Selon les règles du GAFI, le Pakistan n'avait besoin du soutien que de trois pays membres pour être retiré de la liste. La Chine, l'Arabie saoudite et la Turquie étaient l'espoir évident. Mais, les États-Unis, aidés par l'Inde, ont fait tout leur possible pour convaincre la Chine et l'Arabie saoudite - la Chine s'est vu offrir la vice-présidence du GAFI et l'Arabie saoudite, un observateur a promis une adhésion à part entière.
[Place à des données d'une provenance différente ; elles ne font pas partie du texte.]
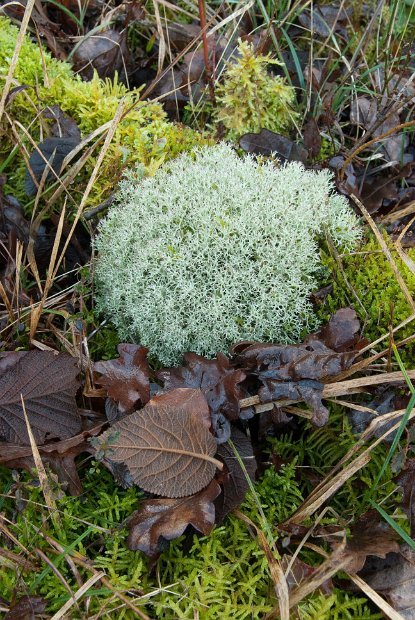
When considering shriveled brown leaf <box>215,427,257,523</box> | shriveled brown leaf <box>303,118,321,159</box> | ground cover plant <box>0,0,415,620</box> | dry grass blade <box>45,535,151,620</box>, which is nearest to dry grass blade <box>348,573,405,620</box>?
ground cover plant <box>0,0,415,620</box>

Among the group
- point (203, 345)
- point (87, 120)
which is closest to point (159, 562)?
point (203, 345)

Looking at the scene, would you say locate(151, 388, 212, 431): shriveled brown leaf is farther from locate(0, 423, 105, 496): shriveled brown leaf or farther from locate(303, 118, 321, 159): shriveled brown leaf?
locate(303, 118, 321, 159): shriveled brown leaf

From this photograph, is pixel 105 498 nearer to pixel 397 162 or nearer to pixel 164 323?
pixel 164 323

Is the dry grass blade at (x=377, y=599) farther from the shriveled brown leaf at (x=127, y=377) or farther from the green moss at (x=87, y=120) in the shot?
the green moss at (x=87, y=120)

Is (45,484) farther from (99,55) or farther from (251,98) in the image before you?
(99,55)

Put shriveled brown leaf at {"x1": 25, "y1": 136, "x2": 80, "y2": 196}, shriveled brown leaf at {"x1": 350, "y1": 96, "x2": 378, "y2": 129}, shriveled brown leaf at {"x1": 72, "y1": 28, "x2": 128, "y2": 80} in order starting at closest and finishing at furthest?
shriveled brown leaf at {"x1": 25, "y1": 136, "x2": 80, "y2": 196} < shriveled brown leaf at {"x1": 350, "y1": 96, "x2": 378, "y2": 129} < shriveled brown leaf at {"x1": 72, "y1": 28, "x2": 128, "y2": 80}
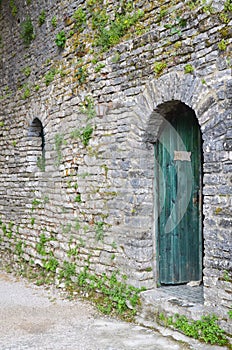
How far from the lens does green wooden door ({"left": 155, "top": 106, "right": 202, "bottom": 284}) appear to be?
5.43 metres

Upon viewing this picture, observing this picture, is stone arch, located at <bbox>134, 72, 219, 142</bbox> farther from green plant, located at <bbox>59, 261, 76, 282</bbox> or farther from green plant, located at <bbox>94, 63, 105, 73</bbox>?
green plant, located at <bbox>59, 261, 76, 282</bbox>

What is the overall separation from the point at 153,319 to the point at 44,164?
3573 millimetres

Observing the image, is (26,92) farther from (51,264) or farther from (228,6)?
(228,6)

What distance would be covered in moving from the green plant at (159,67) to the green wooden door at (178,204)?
0.58 m

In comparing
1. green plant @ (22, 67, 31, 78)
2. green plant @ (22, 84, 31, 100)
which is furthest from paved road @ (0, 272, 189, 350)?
green plant @ (22, 67, 31, 78)

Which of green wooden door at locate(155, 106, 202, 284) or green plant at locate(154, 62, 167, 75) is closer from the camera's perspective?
green plant at locate(154, 62, 167, 75)

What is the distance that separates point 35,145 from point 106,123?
8.39 feet

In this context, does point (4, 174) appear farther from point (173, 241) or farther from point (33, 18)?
point (173, 241)

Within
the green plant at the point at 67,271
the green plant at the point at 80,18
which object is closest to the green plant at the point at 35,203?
the green plant at the point at 67,271

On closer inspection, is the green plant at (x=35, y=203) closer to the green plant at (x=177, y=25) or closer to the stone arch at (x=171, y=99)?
the stone arch at (x=171, y=99)

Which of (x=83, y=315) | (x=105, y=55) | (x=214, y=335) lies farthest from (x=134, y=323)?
(x=105, y=55)

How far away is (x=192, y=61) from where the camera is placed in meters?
4.67

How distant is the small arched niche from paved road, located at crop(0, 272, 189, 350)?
2342mm

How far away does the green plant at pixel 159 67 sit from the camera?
16.4 ft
La Turquie est restée ferme mais n'a pas pu renflouer le Pakistan à elle seule.

La secrétaire d'État américaine par intérim, Alice Wells, a attribué cette décision à "l'inefficacité du Pakistan à prendre des mesures concrètes contre Hafiz Saeed, les (accusés dans) les attentats de Mumbai et les organisations (anti-indiennes), telles que Jaish-e-Muhammad, et d'autres groupes « sectaires ». En septembre 2020, le tribunal antiterroriste pakistanais a condamné Hafiz Saeed pour financement du terrorisme. Le Pakistan a également "pris des mesures suffisantes" pour se conformer aux exigences du GAFI. Mais il reste "sous la surveillance accrue du GAFI" - dans la "liste grise". Le Dr Marcus Pleyer, président du GAFI, a annoncé le 25 février 2021 que "ce qui est essentiel maintenant (sic) le Pakistan complète le plan d'action".